**KUTIPAN TERPILIH**
Selain itu, melihat judulnya Putri Cina, lalu keterangan awal bahwa cover luar buku ini diambil dari lukisan Hari Budiono yang berjudul Indonesia: Mei 1998. Novel ini langsung saja membawa kita sejak awal kepada kekisruhan huru hara Mei 1998, turunnya Soeharto sebagai presiden, berakhirnya masa pemerintahan yang disebut orang sebagai Orde Baru. Dan yang tragis, dalam huru hara itu—walau tidak cukup jelas diakui, terjadi pembakaran terhadap ruko, rumah tinggal bahkan juga perkosaan terhadap para perempuan Tionghoa.

Di tangan GP Sindhunata SJ, seorang penulis dan rohaniwan yang menguasai nilai-nilai kehidupan Cina dan juga filsafat kehidupan Jawa, buku ini adalah ramuan memikat tentang (politik) ingatan akan tragedi Mei 1998. Penulis karya sastra, yang karyanya Anak Bajang Menggiring Angin sudah menjadi klasik itu, juga menghadirkan refeksi kehidupan dari pihak dalam (kaum Tionghoa sendiri). Serta disisi lain, ia mengedepankan harapan-harapan untuk membangun kehidupan bersama yang harmonis.

Sebab, tulisnya:
Di dunia ini semua manusia sama, menanggung nasib yang sama, karena kita semua hanyalah debu, Cina dan Jawa sama-sama debunya. Mengapa kita masih bertanya, siapakah kita? Toh dengan dilahirkan di dunia, kita semua adalah saudara? (hal. 302)* * *

Dalam konteks apa yang pernah disampaikan penulis Ceko, Milan Kundera, novel Putri Cina ini dapat dimaknai sebagai usaha membangun ingatan untuk melawan lupa. Tragedi sejarah, seberapapun pahit, hendaknya didokumentasikan, ditulis dan diwariskan kepada generasi masa depan. Tragedi sejarah hendaknya tidak dilupakan, tapi diwariskan untuk dipelajari dan diambil maknanya.

Pencatatan terhadap tragedi bukan untuk mewariskan dendam, tetapi untuk belajar. Untuk mengenali diri, kelebihan dan kekurangan, maka kita sebagai sebuah komunitas dapat melihat dan memaknai masa lalu, untuk membangun jalan kehidupan ke depan yang lebih baik. Sejarah tak hanya kebesaran, tetapi juga kegagalan atau kesalahan-kesalahan. Yang terpenting adalah memahaminya, lalu mengambil pelajaran dari segala yang terjadi di masa lampau.

Dalam kaitan sejarah dan politik ingatan, George Santayana, seorang filsuf Spanyol, mengingatkan: those who cannot remember the past are condemned to repeat it. Yang tidak tahu sejarah cenderung melakukan kesalahan yang sama. Karena tidak tahu membuat kesalahan apa di masa lalu, tidak merasa perlu membuat perbaikan. Dengan memahami tragedi pahit di masa lalu, kita dituntut untuk belajar dan membangun persaudaraan dalam aroma manis persaudaraan dan kemanusiaan.

Entri hubungan spasial:

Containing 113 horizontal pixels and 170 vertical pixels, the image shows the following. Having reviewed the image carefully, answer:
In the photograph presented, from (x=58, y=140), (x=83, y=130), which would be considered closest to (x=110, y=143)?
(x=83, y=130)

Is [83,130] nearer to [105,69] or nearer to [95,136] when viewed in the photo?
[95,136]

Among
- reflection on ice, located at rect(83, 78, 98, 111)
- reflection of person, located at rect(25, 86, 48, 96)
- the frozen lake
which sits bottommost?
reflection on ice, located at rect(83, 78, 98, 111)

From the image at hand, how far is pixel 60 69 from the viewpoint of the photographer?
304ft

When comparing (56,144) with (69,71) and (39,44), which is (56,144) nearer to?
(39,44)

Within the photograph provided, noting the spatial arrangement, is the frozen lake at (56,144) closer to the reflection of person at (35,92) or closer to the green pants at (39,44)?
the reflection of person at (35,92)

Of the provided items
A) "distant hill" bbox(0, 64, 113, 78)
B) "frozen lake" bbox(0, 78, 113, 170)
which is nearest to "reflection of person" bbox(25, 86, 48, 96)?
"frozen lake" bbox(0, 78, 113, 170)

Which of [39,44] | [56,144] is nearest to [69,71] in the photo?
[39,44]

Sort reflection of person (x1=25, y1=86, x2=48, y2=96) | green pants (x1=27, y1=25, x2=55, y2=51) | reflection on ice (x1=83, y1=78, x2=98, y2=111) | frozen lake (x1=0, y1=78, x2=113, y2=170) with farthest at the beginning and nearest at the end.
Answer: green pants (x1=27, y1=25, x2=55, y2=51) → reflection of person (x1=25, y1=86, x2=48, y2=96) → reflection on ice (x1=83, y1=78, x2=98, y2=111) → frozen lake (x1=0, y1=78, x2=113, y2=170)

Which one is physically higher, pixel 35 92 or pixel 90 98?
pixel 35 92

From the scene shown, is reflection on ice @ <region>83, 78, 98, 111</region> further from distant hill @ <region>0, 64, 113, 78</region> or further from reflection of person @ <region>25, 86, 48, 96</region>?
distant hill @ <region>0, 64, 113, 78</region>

**TUJUAN ANDA**
Menurut kutipan tentang novel Putri Cina, sampul luar buku itu diambil dari lukisan siapa, dan apa judul lukisan tersebut?

**TUGAS TERSELESAIKAN**
Sampulnya diambil dari lukisan Hari Budiono yang berjudul Indonesia: Mei 1998.